[Saved entries]
########
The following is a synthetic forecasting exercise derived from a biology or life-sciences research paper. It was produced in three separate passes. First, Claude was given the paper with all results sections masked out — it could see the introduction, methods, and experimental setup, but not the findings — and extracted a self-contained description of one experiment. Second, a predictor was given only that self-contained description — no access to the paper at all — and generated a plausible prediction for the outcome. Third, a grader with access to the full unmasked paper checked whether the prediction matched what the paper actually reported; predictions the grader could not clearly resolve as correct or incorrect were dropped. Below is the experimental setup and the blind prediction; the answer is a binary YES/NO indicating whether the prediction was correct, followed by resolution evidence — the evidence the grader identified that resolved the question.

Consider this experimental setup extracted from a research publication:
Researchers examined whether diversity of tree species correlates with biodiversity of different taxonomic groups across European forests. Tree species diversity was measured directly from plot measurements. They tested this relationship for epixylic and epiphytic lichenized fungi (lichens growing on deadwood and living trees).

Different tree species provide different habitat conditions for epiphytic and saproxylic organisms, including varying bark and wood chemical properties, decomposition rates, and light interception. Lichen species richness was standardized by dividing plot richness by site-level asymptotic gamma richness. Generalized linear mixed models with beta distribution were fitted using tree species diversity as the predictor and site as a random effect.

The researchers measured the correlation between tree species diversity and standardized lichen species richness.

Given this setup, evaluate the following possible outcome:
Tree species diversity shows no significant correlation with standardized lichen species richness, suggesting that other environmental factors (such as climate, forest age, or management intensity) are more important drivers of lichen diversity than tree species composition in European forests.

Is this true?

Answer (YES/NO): NO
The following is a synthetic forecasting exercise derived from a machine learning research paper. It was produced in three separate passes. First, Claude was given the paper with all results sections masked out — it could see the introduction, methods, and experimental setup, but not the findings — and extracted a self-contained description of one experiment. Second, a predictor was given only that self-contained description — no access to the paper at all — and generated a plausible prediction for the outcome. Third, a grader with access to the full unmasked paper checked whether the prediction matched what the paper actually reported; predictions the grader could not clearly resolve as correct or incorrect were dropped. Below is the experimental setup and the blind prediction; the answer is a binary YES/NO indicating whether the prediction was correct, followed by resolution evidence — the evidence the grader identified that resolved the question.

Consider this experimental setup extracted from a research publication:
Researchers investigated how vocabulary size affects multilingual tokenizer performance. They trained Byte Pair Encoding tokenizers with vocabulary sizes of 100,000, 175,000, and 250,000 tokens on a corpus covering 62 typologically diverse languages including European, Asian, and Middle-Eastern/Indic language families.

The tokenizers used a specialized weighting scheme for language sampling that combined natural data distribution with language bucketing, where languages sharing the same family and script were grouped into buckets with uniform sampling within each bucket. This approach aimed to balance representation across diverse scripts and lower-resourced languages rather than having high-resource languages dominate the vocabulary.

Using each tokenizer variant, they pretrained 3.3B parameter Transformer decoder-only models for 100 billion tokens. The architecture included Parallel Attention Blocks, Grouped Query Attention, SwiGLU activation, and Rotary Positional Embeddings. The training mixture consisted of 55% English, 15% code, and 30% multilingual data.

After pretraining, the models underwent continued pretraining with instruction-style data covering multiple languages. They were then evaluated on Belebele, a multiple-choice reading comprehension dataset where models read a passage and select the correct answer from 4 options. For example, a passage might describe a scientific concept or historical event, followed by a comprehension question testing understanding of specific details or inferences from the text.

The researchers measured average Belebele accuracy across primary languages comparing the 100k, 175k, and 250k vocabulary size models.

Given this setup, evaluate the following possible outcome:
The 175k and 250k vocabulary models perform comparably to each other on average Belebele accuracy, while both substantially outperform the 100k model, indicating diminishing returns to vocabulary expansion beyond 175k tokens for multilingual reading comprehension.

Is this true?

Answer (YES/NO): NO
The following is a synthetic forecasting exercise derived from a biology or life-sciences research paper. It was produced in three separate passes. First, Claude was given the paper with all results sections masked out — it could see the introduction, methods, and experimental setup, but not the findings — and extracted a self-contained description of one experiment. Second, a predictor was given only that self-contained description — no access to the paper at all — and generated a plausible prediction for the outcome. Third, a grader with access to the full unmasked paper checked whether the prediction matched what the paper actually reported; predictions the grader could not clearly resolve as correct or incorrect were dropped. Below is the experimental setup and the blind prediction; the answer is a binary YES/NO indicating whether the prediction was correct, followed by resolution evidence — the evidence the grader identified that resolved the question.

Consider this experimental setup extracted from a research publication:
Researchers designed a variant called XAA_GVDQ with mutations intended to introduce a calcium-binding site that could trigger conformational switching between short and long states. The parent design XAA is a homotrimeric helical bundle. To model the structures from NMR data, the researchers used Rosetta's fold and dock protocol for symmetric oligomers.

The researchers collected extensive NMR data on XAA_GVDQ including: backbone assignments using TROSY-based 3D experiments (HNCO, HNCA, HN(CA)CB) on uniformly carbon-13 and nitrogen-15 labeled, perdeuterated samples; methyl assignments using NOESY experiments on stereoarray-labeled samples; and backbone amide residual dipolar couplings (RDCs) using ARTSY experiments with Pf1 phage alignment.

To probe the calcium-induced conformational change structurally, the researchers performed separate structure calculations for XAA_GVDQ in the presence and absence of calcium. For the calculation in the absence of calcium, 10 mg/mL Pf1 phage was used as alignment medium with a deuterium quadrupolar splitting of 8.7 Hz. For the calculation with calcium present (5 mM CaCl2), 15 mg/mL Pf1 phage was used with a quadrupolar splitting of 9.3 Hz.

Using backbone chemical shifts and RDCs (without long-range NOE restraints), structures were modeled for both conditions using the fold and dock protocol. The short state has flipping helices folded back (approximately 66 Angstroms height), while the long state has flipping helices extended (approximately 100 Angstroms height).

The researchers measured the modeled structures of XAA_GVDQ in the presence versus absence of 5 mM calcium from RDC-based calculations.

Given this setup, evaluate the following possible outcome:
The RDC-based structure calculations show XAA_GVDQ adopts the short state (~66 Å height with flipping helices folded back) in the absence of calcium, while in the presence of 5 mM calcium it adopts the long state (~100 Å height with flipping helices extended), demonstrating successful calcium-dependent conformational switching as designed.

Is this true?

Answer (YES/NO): NO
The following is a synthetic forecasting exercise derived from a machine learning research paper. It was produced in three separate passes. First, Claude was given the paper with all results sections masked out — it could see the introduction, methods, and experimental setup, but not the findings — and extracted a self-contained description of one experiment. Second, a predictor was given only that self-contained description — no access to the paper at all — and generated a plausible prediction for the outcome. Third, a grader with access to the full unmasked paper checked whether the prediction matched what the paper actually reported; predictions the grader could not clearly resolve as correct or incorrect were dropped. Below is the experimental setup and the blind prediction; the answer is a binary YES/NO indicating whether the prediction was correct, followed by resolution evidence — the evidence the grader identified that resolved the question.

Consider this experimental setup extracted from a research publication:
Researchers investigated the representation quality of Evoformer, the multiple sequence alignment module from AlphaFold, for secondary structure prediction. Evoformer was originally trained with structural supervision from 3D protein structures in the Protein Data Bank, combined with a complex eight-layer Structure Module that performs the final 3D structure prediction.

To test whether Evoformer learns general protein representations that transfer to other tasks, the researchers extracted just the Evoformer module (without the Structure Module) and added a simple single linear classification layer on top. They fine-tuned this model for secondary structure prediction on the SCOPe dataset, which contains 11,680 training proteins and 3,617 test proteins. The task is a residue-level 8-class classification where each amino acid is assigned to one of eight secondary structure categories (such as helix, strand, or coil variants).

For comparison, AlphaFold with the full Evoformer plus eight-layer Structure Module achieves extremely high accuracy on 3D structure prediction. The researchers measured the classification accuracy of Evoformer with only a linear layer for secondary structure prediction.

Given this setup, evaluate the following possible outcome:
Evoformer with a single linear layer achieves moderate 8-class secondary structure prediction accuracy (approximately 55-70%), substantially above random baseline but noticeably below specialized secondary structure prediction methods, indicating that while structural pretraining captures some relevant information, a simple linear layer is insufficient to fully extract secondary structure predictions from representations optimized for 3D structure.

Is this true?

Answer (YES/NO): NO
########
> [WHAT THIS TASK INVOLVES]:
Please restate the preceding entries word for word.

> [RESULT]:
The following is a synthetic forecasting exercise derived from a biology or life-sciences research paper. It was produced in three separate passes. First, Claude was given the paper with all results sections masked out — it could see the introduction, methods, and experimental setup, but not the findings — and extracted a self-contained description of one experiment. Second, a predictor was given only that self-contained description — no access to the paper at all — and generated a plausible prediction for the outcome. Third, a grader with access to the full unmasked paper checked whether the prediction matched what the paper actually reported; predictions the grader could not clearly resolve as correct or incorrect were dropped. Below is the experimental setup and the blind prediction; the answer is a binary YES/NO indicating whether the prediction was correct, followed by resolution evidence — the evidence the grader identified that resolved the question.

Consider this experimental setup extracted from a research publication:
Researchers examined whether diversity of tree species correlates with biodiversity of different taxonomic groups across European forests. Tree species diversity was measured directly from plot measurements. They tested this relationship for epixylic and epiphytic lichenized fungi (lichens growing on deadwood and living trees).

Different tree species provide different habitat conditions for epiphytic and saproxylic organisms, including varying bark and wood chemical properties, decomposition rates, and light interception. Lichen species richness was standardized by dividing plot richness by site-level asymptotic gamma richness. Generalized linear mixed models with beta distribution were fitted using tree species diversity as the predictor and site as a random effect.

The researchers measured the correlation between tree species diversity and standardized lichen species richness.

Given this setup, evaluate the following possible outcome:
Tree species diversity shows no significant correlation with standardized lichen species richness, suggesting that other environmental factors (such as climate, forest age, or management intensity) are more important drivers of lichen diversity than tree species composition in European forests.

Is this true?

Answer (YES/NO): NO
The following is a synthetic forecasting exercise derived from a machine learning research paper. It was produced in three separate passes. First, Claude was given the paper with all results sections masked out — it could see the introduction, methods, and experimental setup, but not the findings — and extracted a self-contained description of one experiment. Second, a predictor was given only that self-contained description — no access to the paper at all — and generated a plausible prediction for the outcome. Third, a grader with access to the full unmasked paper checked whether the prediction matched what the paper actually reported; predictions the grader could not clearly resolve as correct or incorrect were dropped. Below is the experimental setup and the blind prediction; the answer is a binary YES/NO indicating whether the prediction was correct, followed by resolution evidence — the evidence the grader identified that resolved the question.

Consider this experimental setup extracted from a research publication:
Researchers investigated how vocabulary size affects multilingual tokenizer performance. They trained Byte Pair Encoding tokenizers with vocabulary sizes of 100,000, 175,000, and 250,000 tokens on a corpus covering 62 typologically diverse languages including European, Asian, and Middle-Eastern/Indic language families.

The tokenizers used a specialized weighting scheme for language sampling that combined natural data distribution with language bucketing, where languages sharing the same family and script were grouped into buckets with uniform sampling within each bucket. This approach aimed to balance representation across diverse scripts and lower-resourced languages rather than having high-resource languages dominate the vocabulary.

Using each tokenizer variant, they pretrained 3.3B parameter Transformer decoder-only models for 100 billion tokens. The architecture included Parallel Attention Blocks, Grouped Query Attention, SwiGLU activation, and Rotary Positional Embeddings. The training mixture consisted of 55% English, 15% code, and 30% multilingual data.

After pretraining, the models underwent continued pretraining with instruction-style data covering multiple languages. They were then evaluated on Belebele, a multiple-choice reading comprehension dataset where models read a passage and select the correct answer from 4 options. For example, a passage might describe a scientific concept or historical event, followed by a comprehension question testing understanding of specific details or inferences from the text.

The researchers measured average Belebele accuracy across primary languages comparing the 100k, 175k, and 250k vocabulary size models.

Given this setup, evaluate the following possible outcome:
The 175k and 250k vocabulary models perform comparably to each other on average Belebele accuracy, while both substantially outperform the 100k model, indicating diminishing returns to vocabulary expansion beyond 175k tokens for multilingual reading comprehension.

Is this true?

Answer (YES/NO): NO
The following is a synthetic forecasting exercise derived from a biology or life-sciences research paper. It was produced in three separate passes. First, Claude was given the paper with all results sections masked out — it could see the introduction, methods, and experimental setup, but not the findings — and extracted a self-contained description of one experiment. Second, a predictor was given only that self-contained description — no access to the paper at all — and generated a plausible prediction for the outcome. Third, a grader with access to the full unmasked paper checked whether the prediction matched what the paper actually reported; predictions the grader could not clearly resolve as correct or incorrect were dropped. Below is the experimental setup and the blind prediction; the answer is a binary YES/NO indicating whether the prediction was correct, followed by resolution evidence — the evidence the grader identified that resolved the question.

Consider this experimental setup extracted from a research publication:
Researchers designed a variant called XAA_GVDQ with mutations intended to introduce a calcium-binding site that could trigger conformational switching between short and long states. The parent design XAA is a homotrimeric helical bundle. To model the structures from NMR data, the researchers used Rosetta's fold and dock protocol for symmetric oligomers.

The researchers collected extensive NMR data on XAA_GVDQ including: backbone assignments using TROSY-based 3D experiments (HNCO, HNCA, HN(CA)CB) on uniformly carbon-13 and nitrogen-15 labeled, perdeuterated samples; methyl assignments using NOESY experiments on stereoarray-labeled samples; and backbone amide residual dipolar couplings (RDCs) using ARTSY experiments with Pf1 phage alignment.

To probe the calcium-induced conformational change structurally, the researchers performed separate structure calculations for XAA_GVDQ in the presence and absence of calcium. For the calculation in the absence of calcium, 10 mg/mL Pf1 phage was used as alignment medium with a deuterium quadrupolar splitting of 8.7 Hz. For the calculation with calcium present (5 mM CaCl2), 15 mg/mL Pf1 phage was used with a quadrupolar splitting of 9.3 Hz.

Using backbone chemical shifts and RDCs (without long-range NOE restraints), structures were modeled for both conditions using the fold and dock protocol. The short state has flipping helices folded back (approximately 66 Angstroms height), while the long state has flipping helices extended (approximately 100 Angstroms height).

The researchers measured the modeled structures of XAA_GVDQ in the presence versus absence of 5 mM calcium from RDC-based calculations.

Given this setup, evaluate the following possible outcome:
The RDC-based structure calculations show XAA_GVDQ adopts the short state (~66 Å height with flipping helices folded back) in the absence of calcium, while in the presence of 5 mM calcium it adopts the long state (~100 Å height with flipping helices extended), demonstrating successful calcium-dependent conformational switching as designed.

Is this true?

Answer (YES/NO): NO
The following is a synthetic forecasting exercise derived from a machine learning research paper. It was produced in three separate passes. First, Claude was given the paper with all results sections masked out — it could see the introduction, methods, and experimental setup, but not the findings — and extracted a self-contained description of one experiment. Second, a predictor was given only that self-contained description — no access to the paper at all — and generated a plausible prediction for the outcome. Third, a grader with access to the full unmasked paper checked whether the prediction matched what the paper actually reported; predictions the grader could not clearly resolve as correct or incorrect were dropped. Below is the experimental setup and the blind prediction; the answer is a binary YES/NO indicating whether the prediction was correct, followed by resolution evidence — the evidence the grader identified that resolved the question.

Consider this experimental setup extracted from a research publication:
Researchers investigated the representation quality of Evoformer, the multiple sequence alignment module from AlphaFold, for secondary structure prediction. Evoformer was originally trained with structural supervision from 3D protein structures in the Protein Data Bank, combined with a complex eight-layer Structure Module that performs the final 3D structure prediction.

To test whether Evoformer learns general protein representations that transfer to other tasks, the researchers extracted just the Evoformer module (without the Structure Module) and added a simple single linear classification layer on top. They fine-tuned this model for secondary structure prediction on the SCOPe dataset, which contains 11,680 training proteins and 3,617 test proteins. The task is a residue-level 8-class classification where each amino acid is assigned to one of eight secondary structure categories (such as helix, strand, or coil variants).

For comparison, AlphaFold with the full Evoformer plus eight-layer Structure Module achieves extremely high accuracy on 3D structure prediction. The researchers measured the classification accuracy of Evoformer with only a linear layer for secondary structure prediction.

Given this setup, evaluate the following possible outcome:
Evoformer with a single linear layer achieves moderate 8-class secondary structure prediction accuracy (approximately 55-70%), substantially above random baseline but noticeably below specialized secondary structure prediction methods, indicating that while structural pretraining captures some relevant information, a simple linear layer is insufficient to fully extract secondary structure predictions from representations optimized for 3D structure.

Is this true?

Answer (YES/NO): NO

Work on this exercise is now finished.